# Cruze Ventvisors..



## 2012CruzeRS (Feb 13, 2012)

When I bought my cruze I was told that only in-channel ventvisors were avaliable but they were known to mess us the window the seal and the window track and weren't recommended. Personally I never liked the in-channel anyways. I found it hard to believe that Auto Ventshade didn't make the regular stick on ventvisors for a cruze and called around to all the local part stores and the dealer was right; kinda. Everywhere I called said they weren't available and even a few parts websites didn't list anything. But I went onto AVS's actual website and sure enough there was a part number for the cruze. I again called the local part stores with the item number and only one actually had the number in their system but it still wasn't listed with the car. A few days ago when I ordered my Husky cargo liner from AutoAnything, the ventvisors were now available. Needless to say I added them to my order. I know not everyone is a fan of them but I have had them on every car I have ever owned and do like them. Got them installed today... In case anyone was interested the AVS item # is 94611 and that's for the 4 piece set. AutoAnything.com has them for $59.36 but they price matched the local parts store's price of $49.99... Here is a pic....

════════════════

**PROBLEMS TO WORK ON**:
1. Answer these questions using the Cruze ventvisor post:
(a) What AVS item number does the author give for the 4 piece set?
(b) What price did AutoAnything.com match?
(c) What did the author originally order from AutoAnything before adding the ventvisors?
2. Continue the Cruze ventvisor post from the point where it stops.
The lines on this page come from a different source than the post.

**RECORDED INFORMATION**:
════════════════

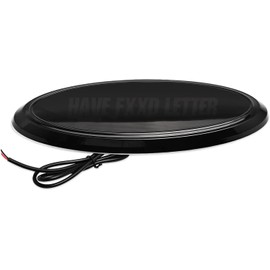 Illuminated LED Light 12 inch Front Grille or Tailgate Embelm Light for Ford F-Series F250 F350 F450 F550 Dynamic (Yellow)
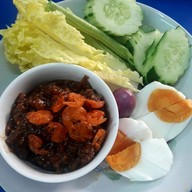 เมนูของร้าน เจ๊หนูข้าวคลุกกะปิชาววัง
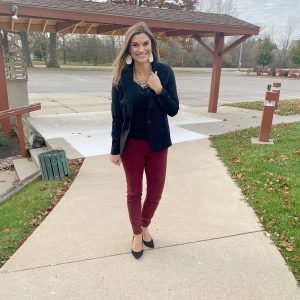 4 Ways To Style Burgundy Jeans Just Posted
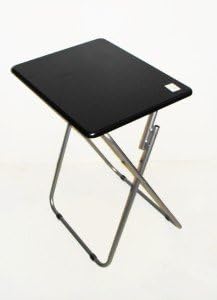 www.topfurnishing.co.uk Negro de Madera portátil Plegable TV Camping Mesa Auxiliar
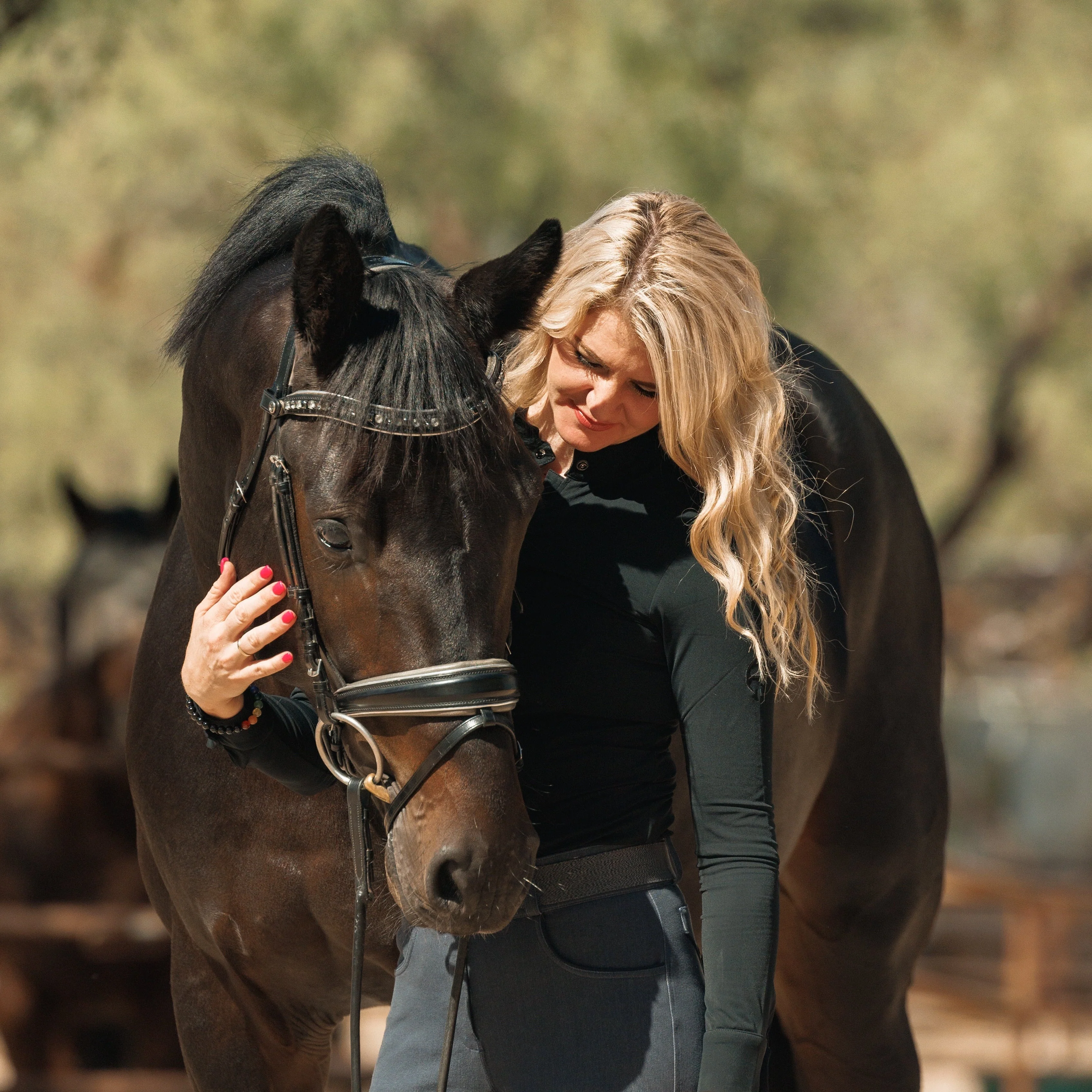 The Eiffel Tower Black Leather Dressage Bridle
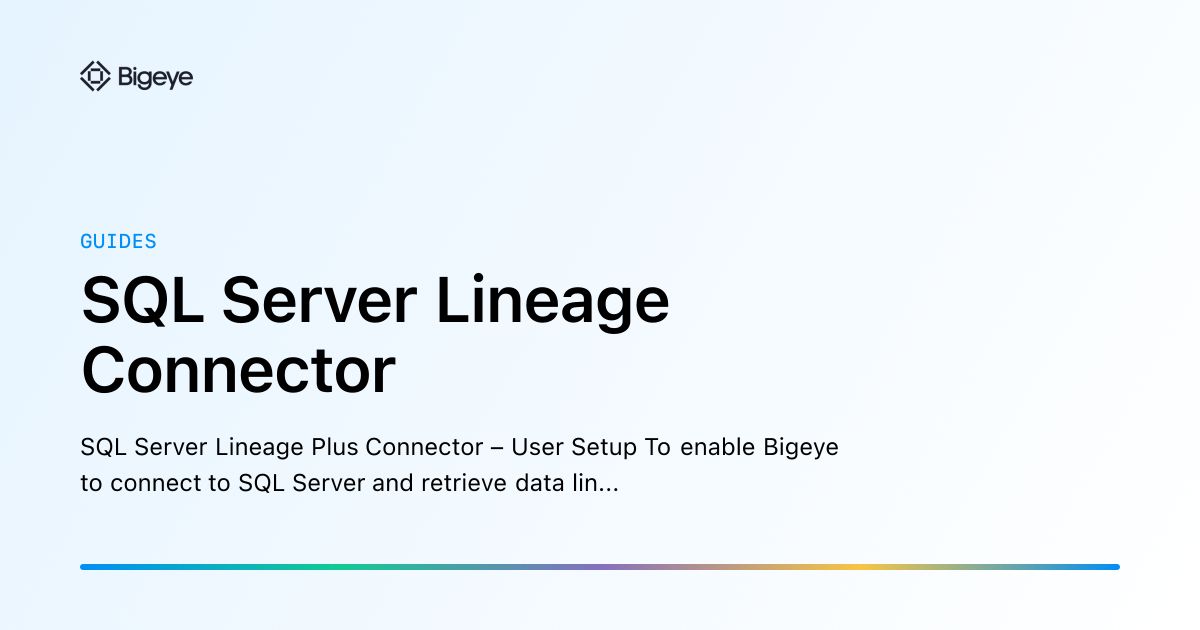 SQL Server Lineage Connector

════════════════

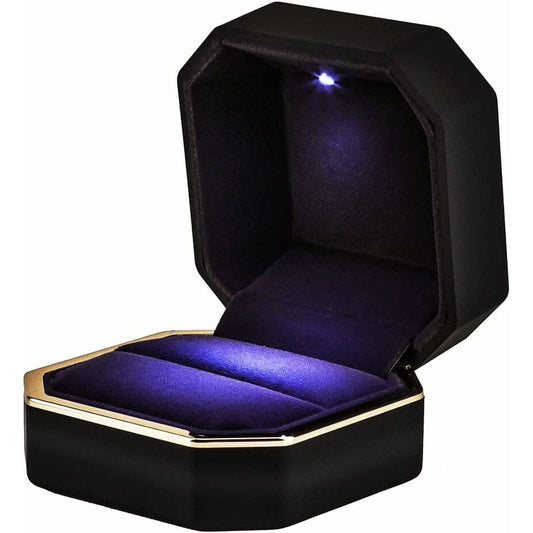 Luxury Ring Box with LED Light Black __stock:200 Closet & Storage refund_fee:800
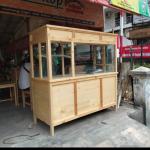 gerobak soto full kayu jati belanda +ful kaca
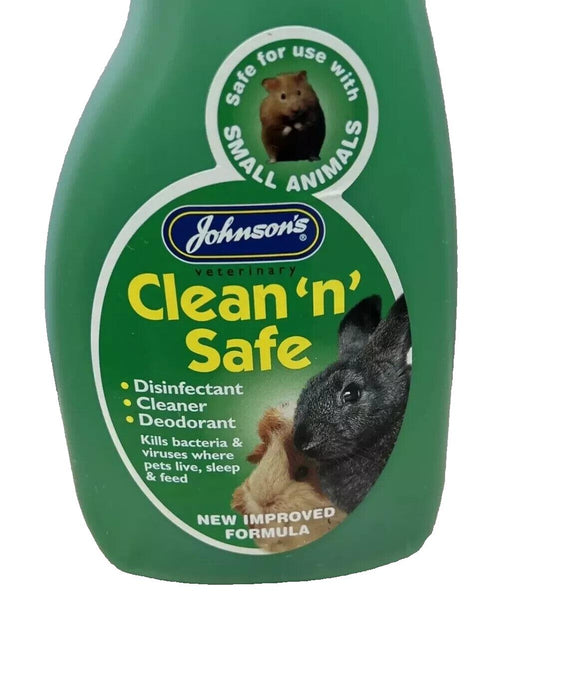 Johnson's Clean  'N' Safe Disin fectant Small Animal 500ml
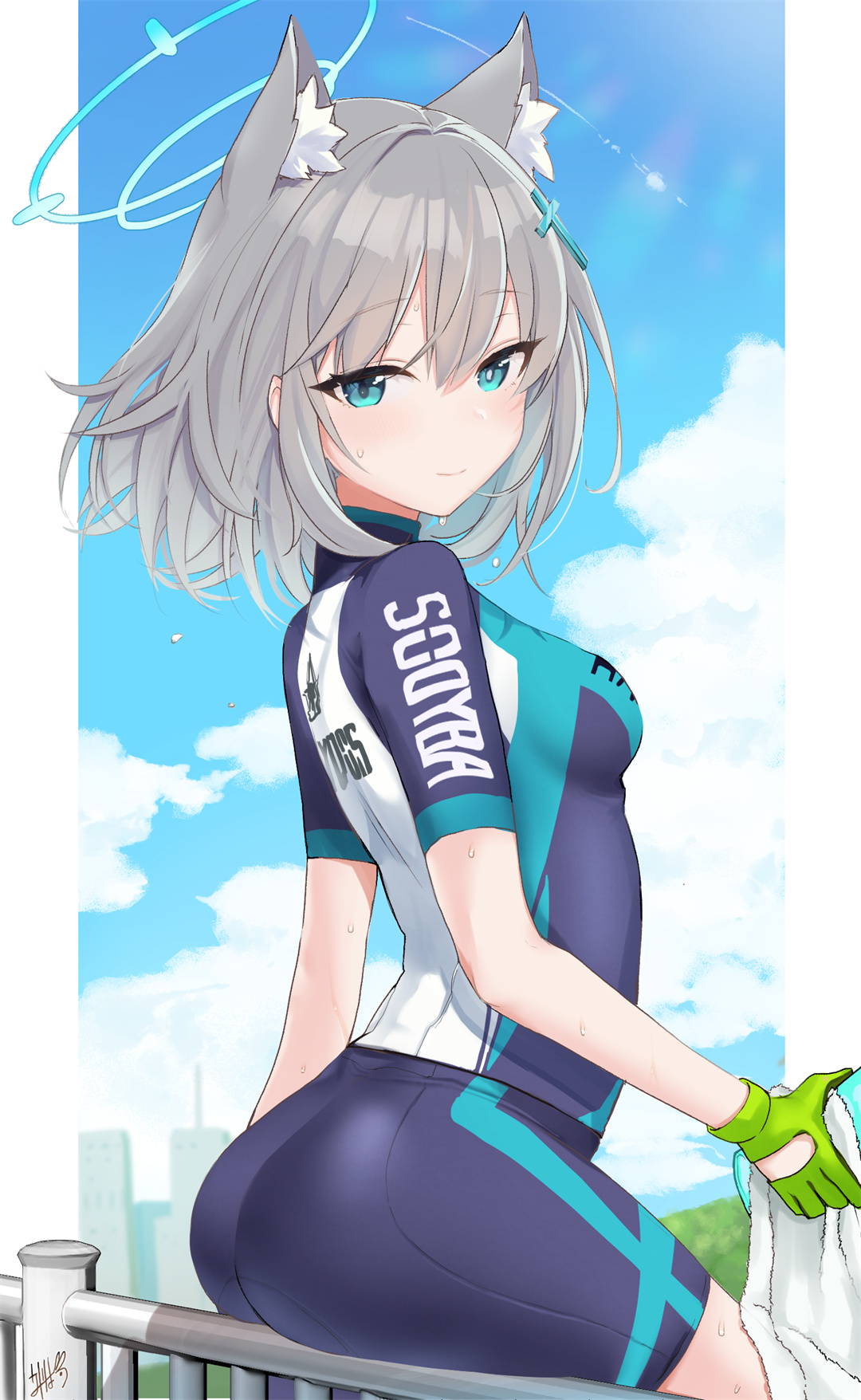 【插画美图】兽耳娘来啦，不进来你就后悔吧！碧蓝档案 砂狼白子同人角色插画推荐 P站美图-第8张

════════════════

**ACTIVITY ANSWERS**:
1.
(a) 94611
(b) $49.99, the local parts store's price
(c) A Husky cargo liner

2.
----------



## CRUISE-CRUZE (Nov 8, 2010)

I have them on every car I had too. Your rear one looks “too short”. I bought something else, made in USA, take a look here:
eBay - New & used electronics, cars, apparel, collectibles, sporting goods & more at low prices
I’ll take a few pictures with my car tomorrow.


----------



## CRUISE-CRUZE (Nov 8, 2010)

Here they are....


----------



## 2012CruzeRS (Feb 13, 2012)

I do like that they got across the little back window as well...


----------



## SkullCruzeRS (Nov 3, 2011)

I actually ordered the in-line vent visors from weather tech. Ordered them back in the beginning of January and still am awaiting shipment. Supposedly they got them in last week so hopefully get shipped soon.


----------



## jctopbro8 (Oct 20, 2014)

Anyone have any updated information about vent visors that are not in-channel that also cover the small non-moving window on the rear doors? 
The ones mentioned in the eBay link are not getting good reviews from what I can find.


----------



## kastner03 (May 24, 2014)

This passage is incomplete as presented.